2020-12-16

なぜ今、丸紅は水素に注目するのか?

相良明彦・丸紅常務



 アンモニアは水素のエネルギーキャリア(貯蔵、輸送媒体)としての役割に加え、火力発電の燃料として直接利用できる。

 JERAは、2020年代前半に碧南火力発電所(愛知県)でアンモニアと石炭を混ぜて燃やす実証試験を始める方針で、すでに実用化も見えてきたという。丸紅はこのJERAとも共同でNEDO(新エネルギー・産業技術総合開発機構)の委託業務に参画しており、水素、アンモニア両面から事業化の可能性を探っている。

 相良氏は「輸入による水素が大規模に社会実装されるのは、輸送や貯蔵の技術の進捗を考えると2030年代になるだろうが、アンモニアはすでに肥料などに利用されており、既存のインフラを活用することができるため、社会実装は2020年代後半ではないか」と指摘する。

 その上で「いずれにしても、化石燃料から水素やアンモニアをつくるには、CO2が付随して出てくるので、CCUS(CO2の回収・活用・貯留)といった技術開発がセットになってくる。また、社会実装に向けては、水素やアンモニアの利活用を企業に促す制度整備が重要になる。丸紅は、資源エネルギー庁が主催する水素やアンモニアに関する協議会の主要メンバーとして参加し、必要な制度整備について関係者との協議を継続している」と語る。

総合商社のアジェンダとは?


 菅義偉首相が2050年に温暖化ガスの排出を実質ゼロにするカーボンニュートラルを宣言するなど、世界中で地球温暖化対策に取り組む機運が高まっている。また、経済産業省では現在、中長期のエネルギー政策「エネルギー基本計画」の見直し議論を進めているが、今後、水素やアンモニアなどの活用は欠かせないものになるはずだ。

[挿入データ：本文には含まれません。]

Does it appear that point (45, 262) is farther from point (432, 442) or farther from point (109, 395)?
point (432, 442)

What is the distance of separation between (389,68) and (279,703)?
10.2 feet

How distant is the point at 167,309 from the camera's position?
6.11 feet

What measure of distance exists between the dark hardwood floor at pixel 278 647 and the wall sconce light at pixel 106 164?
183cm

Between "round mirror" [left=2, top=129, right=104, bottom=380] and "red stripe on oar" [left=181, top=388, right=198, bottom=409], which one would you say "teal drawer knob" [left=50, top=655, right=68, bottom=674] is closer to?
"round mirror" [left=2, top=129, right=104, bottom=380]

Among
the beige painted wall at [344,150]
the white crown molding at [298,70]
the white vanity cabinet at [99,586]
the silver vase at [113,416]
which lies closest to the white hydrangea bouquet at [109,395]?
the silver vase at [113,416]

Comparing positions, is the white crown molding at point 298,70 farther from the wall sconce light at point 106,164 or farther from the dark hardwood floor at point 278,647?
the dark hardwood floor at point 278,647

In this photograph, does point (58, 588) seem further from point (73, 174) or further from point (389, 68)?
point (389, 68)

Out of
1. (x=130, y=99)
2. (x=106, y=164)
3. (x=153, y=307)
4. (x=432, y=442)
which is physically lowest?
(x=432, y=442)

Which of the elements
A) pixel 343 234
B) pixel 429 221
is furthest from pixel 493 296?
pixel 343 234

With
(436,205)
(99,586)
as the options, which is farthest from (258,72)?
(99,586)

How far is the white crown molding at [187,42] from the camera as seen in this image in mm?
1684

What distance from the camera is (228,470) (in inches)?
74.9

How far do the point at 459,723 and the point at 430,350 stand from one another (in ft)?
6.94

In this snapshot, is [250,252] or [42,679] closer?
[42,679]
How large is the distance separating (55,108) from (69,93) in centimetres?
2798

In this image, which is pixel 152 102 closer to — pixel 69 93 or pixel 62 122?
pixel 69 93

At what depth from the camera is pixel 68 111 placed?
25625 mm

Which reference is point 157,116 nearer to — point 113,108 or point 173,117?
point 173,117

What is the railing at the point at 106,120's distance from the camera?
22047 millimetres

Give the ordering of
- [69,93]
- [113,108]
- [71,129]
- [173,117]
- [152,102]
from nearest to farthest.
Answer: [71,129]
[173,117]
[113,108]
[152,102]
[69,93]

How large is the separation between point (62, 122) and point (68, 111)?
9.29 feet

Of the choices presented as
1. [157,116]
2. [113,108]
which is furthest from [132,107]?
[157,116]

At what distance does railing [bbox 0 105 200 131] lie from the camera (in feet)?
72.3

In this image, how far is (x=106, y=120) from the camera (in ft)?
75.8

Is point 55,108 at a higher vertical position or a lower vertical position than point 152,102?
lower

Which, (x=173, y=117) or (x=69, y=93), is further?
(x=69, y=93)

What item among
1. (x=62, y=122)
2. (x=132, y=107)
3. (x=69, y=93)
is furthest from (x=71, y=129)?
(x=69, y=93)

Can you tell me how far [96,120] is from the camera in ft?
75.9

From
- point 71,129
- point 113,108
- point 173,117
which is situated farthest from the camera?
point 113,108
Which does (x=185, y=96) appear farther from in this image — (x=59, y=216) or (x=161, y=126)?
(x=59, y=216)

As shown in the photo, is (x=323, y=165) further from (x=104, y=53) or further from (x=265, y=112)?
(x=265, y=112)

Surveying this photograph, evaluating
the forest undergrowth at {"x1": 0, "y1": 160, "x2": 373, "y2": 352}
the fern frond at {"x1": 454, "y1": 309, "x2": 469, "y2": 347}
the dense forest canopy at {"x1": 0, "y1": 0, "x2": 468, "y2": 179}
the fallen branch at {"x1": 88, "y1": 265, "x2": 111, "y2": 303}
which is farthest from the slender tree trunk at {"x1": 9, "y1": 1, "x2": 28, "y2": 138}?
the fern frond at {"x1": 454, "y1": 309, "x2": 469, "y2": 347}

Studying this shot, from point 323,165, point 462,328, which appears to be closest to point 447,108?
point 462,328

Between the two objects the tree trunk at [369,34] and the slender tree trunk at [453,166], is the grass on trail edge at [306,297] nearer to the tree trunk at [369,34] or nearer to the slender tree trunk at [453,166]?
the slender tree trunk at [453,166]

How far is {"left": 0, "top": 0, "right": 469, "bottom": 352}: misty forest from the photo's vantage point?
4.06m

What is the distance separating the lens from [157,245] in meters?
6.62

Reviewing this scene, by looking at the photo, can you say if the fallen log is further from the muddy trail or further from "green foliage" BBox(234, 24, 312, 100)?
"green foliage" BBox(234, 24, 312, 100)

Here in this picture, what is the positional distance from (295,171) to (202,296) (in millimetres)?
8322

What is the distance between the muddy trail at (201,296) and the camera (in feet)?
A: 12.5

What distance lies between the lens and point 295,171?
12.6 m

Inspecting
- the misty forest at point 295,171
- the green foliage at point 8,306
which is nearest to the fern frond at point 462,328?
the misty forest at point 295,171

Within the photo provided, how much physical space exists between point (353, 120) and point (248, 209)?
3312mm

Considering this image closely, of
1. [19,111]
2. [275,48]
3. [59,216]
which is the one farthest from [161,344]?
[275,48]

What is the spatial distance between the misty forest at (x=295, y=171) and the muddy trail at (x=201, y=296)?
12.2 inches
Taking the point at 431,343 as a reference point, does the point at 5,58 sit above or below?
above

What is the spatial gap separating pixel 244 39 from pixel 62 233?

 丸紅は国内でも水素活用を進めようと、宮城県富谷市で既存物流網を生かして、太陽光由来のグリーン水素を一般家庭や公共施設へ配送する実証実験を実施中。福島県浪江町においても事業化調査を実施している。

「当面は国内の複数の地域で地産地消型のサプライチェーン構築に注力し、その延長で大規模な輸入を伴う国際的なサプライチェーンの構築を図りたい。総合商社も、今はカーボンニュートラルや環境への取り組みにおける様々なソリューションを社会やお客様に提供することが経営のアジェンダ(経営課題)になった。これほど市場から新事業創造と環境対応を求められたことは記憶にないが、既存の化石燃料ビジネスとのバランスにも留意しながら、その期待に
応えられるようチャレンジしていきたい」と語る相良氏。

 水素社会の実現に向けまだまだ課題が多いのは事実だが、総合商社ならではの知恵とノウハウを生かして脱炭素社会の実現に結びつけることはできるか。